▶

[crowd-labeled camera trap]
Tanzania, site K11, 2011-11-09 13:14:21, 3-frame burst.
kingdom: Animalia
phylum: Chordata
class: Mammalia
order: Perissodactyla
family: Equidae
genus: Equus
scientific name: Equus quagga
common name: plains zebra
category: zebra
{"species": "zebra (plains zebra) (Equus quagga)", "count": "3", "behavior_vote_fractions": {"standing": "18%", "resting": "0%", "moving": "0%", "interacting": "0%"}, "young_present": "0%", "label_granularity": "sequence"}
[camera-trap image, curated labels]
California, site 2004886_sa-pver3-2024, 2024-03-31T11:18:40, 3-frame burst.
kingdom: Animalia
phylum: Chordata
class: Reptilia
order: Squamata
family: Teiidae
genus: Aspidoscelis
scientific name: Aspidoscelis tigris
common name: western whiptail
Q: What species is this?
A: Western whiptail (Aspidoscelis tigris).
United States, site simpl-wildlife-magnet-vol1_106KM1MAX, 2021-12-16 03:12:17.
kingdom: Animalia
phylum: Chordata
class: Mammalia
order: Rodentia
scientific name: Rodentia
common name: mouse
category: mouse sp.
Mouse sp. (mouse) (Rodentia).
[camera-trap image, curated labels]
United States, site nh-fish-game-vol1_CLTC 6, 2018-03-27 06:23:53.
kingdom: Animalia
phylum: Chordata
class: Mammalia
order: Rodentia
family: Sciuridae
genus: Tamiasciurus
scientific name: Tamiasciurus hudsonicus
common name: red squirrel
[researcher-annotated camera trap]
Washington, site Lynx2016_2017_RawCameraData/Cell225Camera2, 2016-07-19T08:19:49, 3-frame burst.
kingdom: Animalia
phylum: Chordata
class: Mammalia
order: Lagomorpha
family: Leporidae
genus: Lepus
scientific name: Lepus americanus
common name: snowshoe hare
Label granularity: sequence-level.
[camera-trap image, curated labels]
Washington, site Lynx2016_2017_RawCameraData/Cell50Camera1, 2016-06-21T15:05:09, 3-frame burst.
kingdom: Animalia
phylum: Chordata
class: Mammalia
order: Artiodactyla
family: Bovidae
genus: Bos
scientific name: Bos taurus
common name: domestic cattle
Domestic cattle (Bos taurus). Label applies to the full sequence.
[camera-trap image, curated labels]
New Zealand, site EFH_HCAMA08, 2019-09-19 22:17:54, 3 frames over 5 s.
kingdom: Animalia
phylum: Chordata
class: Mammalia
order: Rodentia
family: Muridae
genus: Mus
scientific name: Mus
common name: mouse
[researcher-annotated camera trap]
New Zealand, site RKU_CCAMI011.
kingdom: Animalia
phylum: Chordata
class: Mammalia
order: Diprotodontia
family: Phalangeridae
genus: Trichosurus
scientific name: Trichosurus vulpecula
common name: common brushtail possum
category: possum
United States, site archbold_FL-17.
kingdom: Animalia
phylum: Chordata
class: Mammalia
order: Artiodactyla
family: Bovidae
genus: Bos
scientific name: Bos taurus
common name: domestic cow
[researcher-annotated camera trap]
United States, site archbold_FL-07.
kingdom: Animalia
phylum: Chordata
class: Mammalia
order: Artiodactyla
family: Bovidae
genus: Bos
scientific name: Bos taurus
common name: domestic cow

◀

Requirement — Copy out the lines above word for word, stopping after the line containing "family: Leporidae".

Response to this task —
[crowd-labeled camera trap]
Tanzania, site K11, 2011-11-09 13:14:21, 3-frame burst.
kingdom: Animalia
phylum: Chordata
class: Mammalia
order: Perissodactyla
family: Equidae
genus: Equus
scientific name: Equus quagga
common name: plains zebra
category: zebra
{"species": "zebra (plains zebra) (Equus quagga)", "count": "3", "behavior_vote_fractions": {"standing": "18%", "resting": "0%", "moving": "0%", "interacting": "0%"}, "young_present": "0%", "label_granularity": "sequence"}
[camera-trap image, curated labels]
California, site 2004886_sa-pver3-2024, 2024-03-31T11:18:40, 3-frame burst.
kingdom: Animalia
phylum: Chordata
class: Reptilia
order: Squamata
family: Teiidae
genus: Aspidoscelis
scientific name: Aspidoscelis tigris
common name: western whiptail
Q: What species is this?
A: Western whiptail (Aspidoscelis tigris).
United States, site simpl-wildlife-magnet-vol1_106KM1MAX, 2021-12-16 03:12:17.
kingdom: Animalia
phylum: Chordata
class: Mammalia
order: Rodentia
scientific name: Rodentia
common name: mouse
category: mouse sp.
Mouse sp. (mouse) (Rodentia).
[camera-trap image, curated labels]
United States, site nh-fish-game-vol1_CLTC 6, 2018-03-27 06:23:53.
kingdom: Animalia
phylum: Chordata
class: Mammalia
order: Rodentia
family: Sciuridae
genus: Tamiasciurus
scientific name: Tamiasciurus hudsonicus
common name: red squirrel
[researcher-annotated camera trap]
Washington, site Lynx2016_2017_RawCameraData/Cell225Camera2, 2016-07-19T08:19:49, 3-frame burst.
kingdom: Animalia
phylum: Chordata
class: Mammalia
order: Lagomorpha
family: Leporidae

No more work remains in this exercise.